Tos17, the most active LTR retrotransposon in cultivated rice, and the most commonly used element as an insertional mutation tool [8], is thus a non-autonomous element, because no gag sequence exists in the Oryza sativa genome, even if Tos17 is able to retrotranspose in this species. The simplest explanation is that Tos17 is coupled with an active LTR retrotransposon for its mobility, and that the former is able to use the gag (and VLP) from the latter. Such hitchhiking implies a structural (same GAG-recognition signals) as well as translational (same time of expression) relationship between Tos17 and its autonomous partner. This association is probably a long-term association, as the structural annotation of the Tos17 elements (Figure 2A) reveals a complete removal of the gag region, without any identifiable remnants, but without damaging any other structural features of the element (LTR, PBS or polypurine tract (PPT)). Indeed, such clean elimination might have occurred during Tos17 evolution, with only elements within this correct deletion selected (able to be correctly expressed and mobilized by its partner), as no other Tos17-like element with gag remnants has been detected.
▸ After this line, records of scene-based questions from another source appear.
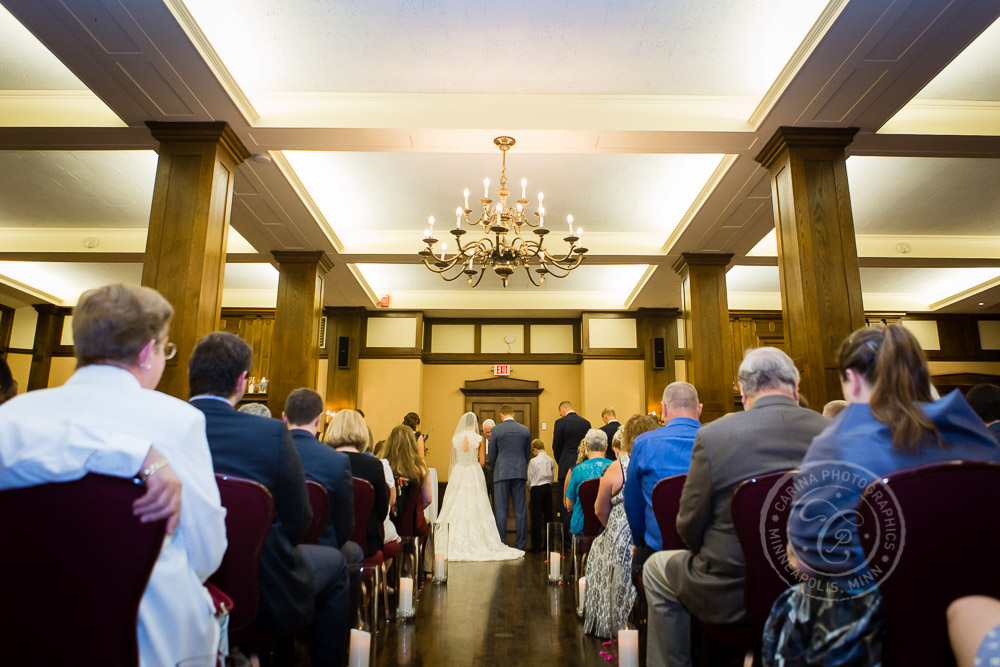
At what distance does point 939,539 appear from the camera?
1238 mm

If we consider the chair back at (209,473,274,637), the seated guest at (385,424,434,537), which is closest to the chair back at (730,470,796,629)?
the chair back at (209,473,274,637)

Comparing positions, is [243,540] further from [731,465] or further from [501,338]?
[501,338]

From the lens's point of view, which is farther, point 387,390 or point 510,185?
point 387,390

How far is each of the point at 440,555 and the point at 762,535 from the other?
369 cm

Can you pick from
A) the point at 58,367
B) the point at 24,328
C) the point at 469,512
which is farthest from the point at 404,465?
the point at 24,328

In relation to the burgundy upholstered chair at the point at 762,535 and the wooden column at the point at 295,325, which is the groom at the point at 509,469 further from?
the burgundy upholstered chair at the point at 762,535

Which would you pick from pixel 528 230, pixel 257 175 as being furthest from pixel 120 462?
pixel 528 230

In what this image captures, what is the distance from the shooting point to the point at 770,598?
5.88 feet

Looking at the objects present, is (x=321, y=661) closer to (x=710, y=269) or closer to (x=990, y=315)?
(x=710, y=269)

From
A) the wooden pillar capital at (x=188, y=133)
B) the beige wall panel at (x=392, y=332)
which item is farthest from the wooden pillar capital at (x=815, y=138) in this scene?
the beige wall panel at (x=392, y=332)

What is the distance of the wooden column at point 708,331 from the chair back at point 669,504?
521 cm

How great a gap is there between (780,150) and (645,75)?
50.3 inches

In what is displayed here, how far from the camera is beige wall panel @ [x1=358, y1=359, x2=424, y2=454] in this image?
36.5 feet

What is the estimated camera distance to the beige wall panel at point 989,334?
437 inches
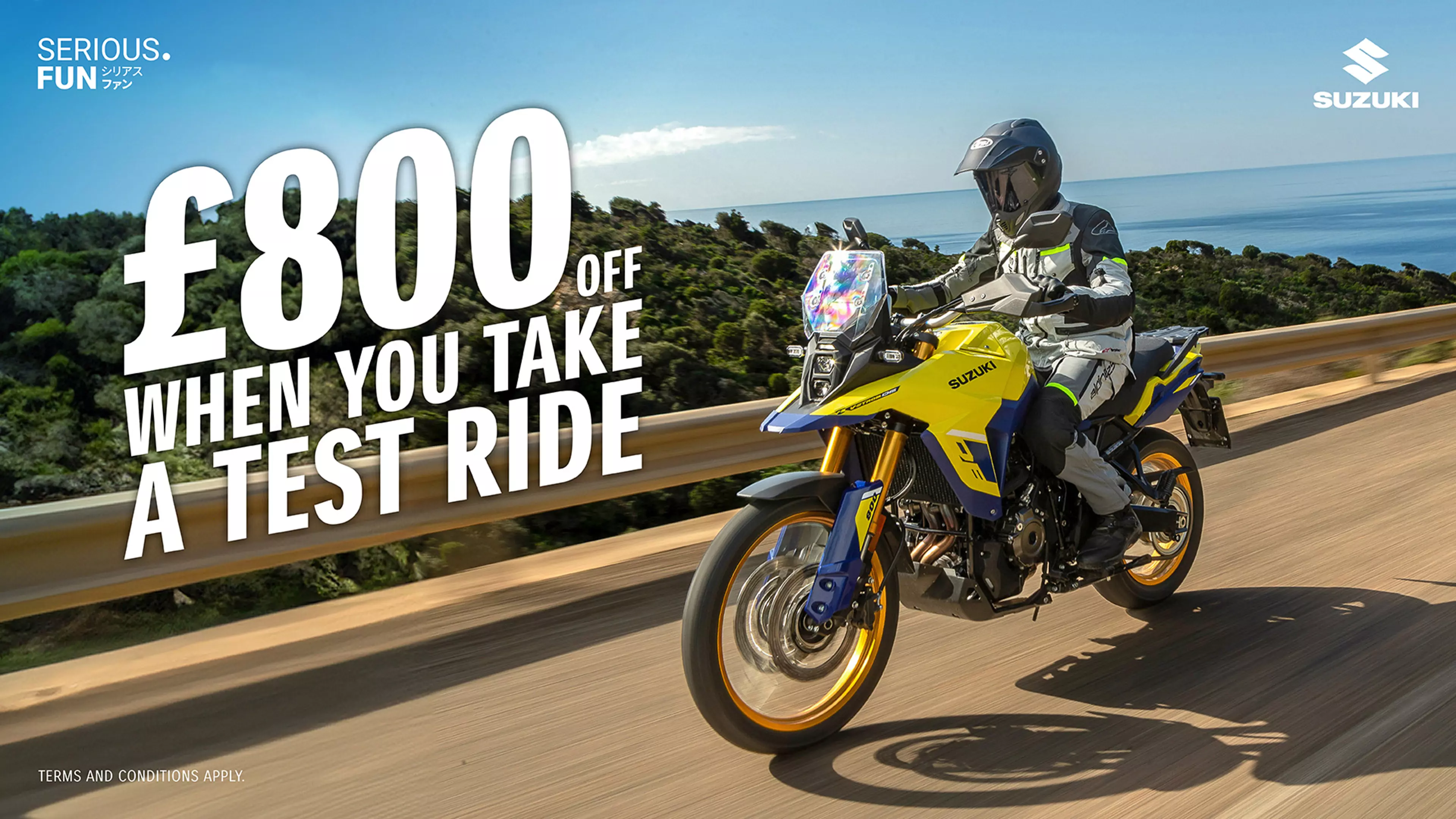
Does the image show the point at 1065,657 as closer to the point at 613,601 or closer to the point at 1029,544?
the point at 1029,544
The use of Tos17 as an insertional tool for reverse genetics is not affected by this non-autonomous state, as long as requested functional and complementation analyses are performed to validate or invalidate the insertion as the real cause of the observed phenotype. The fact that Tos17 is not able to retrotranspose by itself may help to explain the high rate (almost 90%) of morpho-physiological variations untagged by Tos17 (or the transferred T-DNA) observed among regenerated lines ([9]; M Lorieux, unpublished data; B Hsingh, personal communication), which is probably also due to transposition of other elements, as shown previously [5].

Conclusion

Analyses, such as the one described here, highlight the need for a better knowledge of transposable elements (TEs), in order to ensure a better understanding of their effects upon the host genome. In particular, it may be of interest to further study the details of the relationships between the non-autonomous elements and their autonomous counterparts, because existing data suggest that the former are more active than the latter, as shown for BARE2 and Tos17.

Methods

The nucleotidic sequences from genomic copies of each element were launched in Artemis [15], and the ORFs longer than 100 residues were automatically extracted from the element sequences. The ORFs were then scanned online using a combination of Pfam, ProSite and BLASTp analyses [16] with standard parameters. The results were then reported on Artemis, in order to manually reconstruct the complete structure of each element. The LTRs were identified using Dotter [17], and the PBS and PPT were manually determined. The comparison between putative GAG-POL sequences was performed using the Align2Sequence graphical tool from the NCBI, through a BLASTp analysis, for a better presentation. The identity/similarity levels were calculated using the Stretcher program from the EMBOSS suite.